(Material supplied):
# # #

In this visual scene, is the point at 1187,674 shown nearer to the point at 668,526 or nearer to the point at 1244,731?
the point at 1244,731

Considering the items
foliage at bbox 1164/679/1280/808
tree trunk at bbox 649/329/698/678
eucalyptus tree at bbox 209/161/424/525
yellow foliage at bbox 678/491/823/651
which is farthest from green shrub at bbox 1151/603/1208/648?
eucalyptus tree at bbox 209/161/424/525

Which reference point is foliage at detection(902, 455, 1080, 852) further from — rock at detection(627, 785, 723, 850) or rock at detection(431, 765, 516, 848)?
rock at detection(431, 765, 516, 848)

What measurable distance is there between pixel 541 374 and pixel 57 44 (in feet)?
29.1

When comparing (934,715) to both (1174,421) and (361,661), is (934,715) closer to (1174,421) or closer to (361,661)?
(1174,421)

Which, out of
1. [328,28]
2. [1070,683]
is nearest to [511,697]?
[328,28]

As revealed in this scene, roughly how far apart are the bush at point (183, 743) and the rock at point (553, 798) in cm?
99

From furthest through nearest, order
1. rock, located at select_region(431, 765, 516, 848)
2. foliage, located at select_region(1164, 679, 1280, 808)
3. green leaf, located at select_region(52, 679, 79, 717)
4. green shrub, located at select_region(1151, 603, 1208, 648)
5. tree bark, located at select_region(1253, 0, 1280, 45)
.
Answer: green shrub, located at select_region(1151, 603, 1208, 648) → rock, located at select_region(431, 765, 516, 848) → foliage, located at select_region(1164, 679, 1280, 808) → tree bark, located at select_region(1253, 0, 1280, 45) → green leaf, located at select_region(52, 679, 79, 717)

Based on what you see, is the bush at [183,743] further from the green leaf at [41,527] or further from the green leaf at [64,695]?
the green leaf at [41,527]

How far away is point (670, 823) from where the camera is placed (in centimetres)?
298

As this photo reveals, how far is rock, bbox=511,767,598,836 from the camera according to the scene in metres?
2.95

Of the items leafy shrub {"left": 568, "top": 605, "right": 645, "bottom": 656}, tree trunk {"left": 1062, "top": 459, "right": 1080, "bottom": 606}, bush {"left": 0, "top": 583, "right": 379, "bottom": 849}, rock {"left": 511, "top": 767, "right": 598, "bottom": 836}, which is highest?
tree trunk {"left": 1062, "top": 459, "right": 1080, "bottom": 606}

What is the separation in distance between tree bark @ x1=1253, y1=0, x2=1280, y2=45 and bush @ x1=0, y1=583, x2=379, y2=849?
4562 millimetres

# # #

(Work required): Please set out every line of the items above as a numbered list, leaving out the blank lines.

(Complete output):
1. In this visual scene, is the point at 1187,674 shown nearer to the point at 668,526 or nearer to the point at 1244,731?
2. the point at 1244,731
3. Considering the items
4. foliage at bbox 1164/679/1280/808
5. tree trunk at bbox 649/329/698/678
6. eucalyptus tree at bbox 209/161/424/525
7. yellow foliage at bbox 678/491/823/651
8. which is farthest from green shrub at bbox 1151/603/1208/648?
9. eucalyptus tree at bbox 209/161/424/525
10. Which reference point is foliage at detection(902, 455, 1080, 852) further from — rock at detection(627, 785, 723, 850) or rock at detection(431, 765, 516, 848)?
11. rock at detection(431, 765, 516, 848)
12. What measurable distance is there between pixel 541 374 and pixel 57 44 (in feet)?
13. 29.1
14. When comparing (934,715) to both (1174,421) and (361,661), is (934,715) closer to (1174,421) or closer to (361,661)?
15. (1174,421)
16. Which, out of
17. 1. [328,28]
18. 2. [1070,683]
19. is nearest to [511,697]?
20. [328,28]
21. As revealed in this scene, roughly how far apart are the bush at point (183, 743) and the rock at point (553, 798) in cm?
22. 99
23. From furthest through nearest, order
24. 1. rock, located at select_region(431, 765, 516, 848)
25. 2. foliage, located at select_region(1164, 679, 1280, 808)
26. 3. green leaf, located at select_region(52, 679, 79, 717)
27. 4. green shrub, located at select_region(1151, 603, 1208, 648)
28. 5. tree bark, located at select_region(1253, 0, 1280, 45)
29. .
30. Answer: green shrub, located at select_region(1151, 603, 1208, 648) → rock, located at select_region(431, 765, 516, 848) → foliage, located at select_region(1164, 679, 1280, 808) → tree bark, located at select_region(1253, 0, 1280, 45) → green leaf, located at select_region(52, 679, 79, 717)
31. Based on what you see, is the bush at [183,743] further from the green leaf at [41,527] or further from the green leaf at [64,695]?
32. the green leaf at [41,527]
33. How far away is point (670, 823) from where the camera is placed (in centimetres)?
34. 298
35. As this photo reveals, how far is rock, bbox=511,767,598,836 from the camera according to the scene in metres?
36. 2.95
37. Of the items leafy shrub {"left": 568, "top": 605, "right": 645, "bottom": 656}, tree trunk {"left": 1062, "top": 459, "right": 1080, "bottom": 606}, bush {"left": 0, "top": 583, "right": 379, "bottom": 849}, rock {"left": 511, "top": 767, "right": 598, "bottom": 836}, which is highest?
38. tree trunk {"left": 1062, "top": 459, "right": 1080, "bottom": 606}
39. What is the separation in distance between tree bark @ x1=1253, y1=0, x2=1280, y2=45 and bush @ x1=0, y1=583, x2=379, y2=849?
40. 4562 millimetres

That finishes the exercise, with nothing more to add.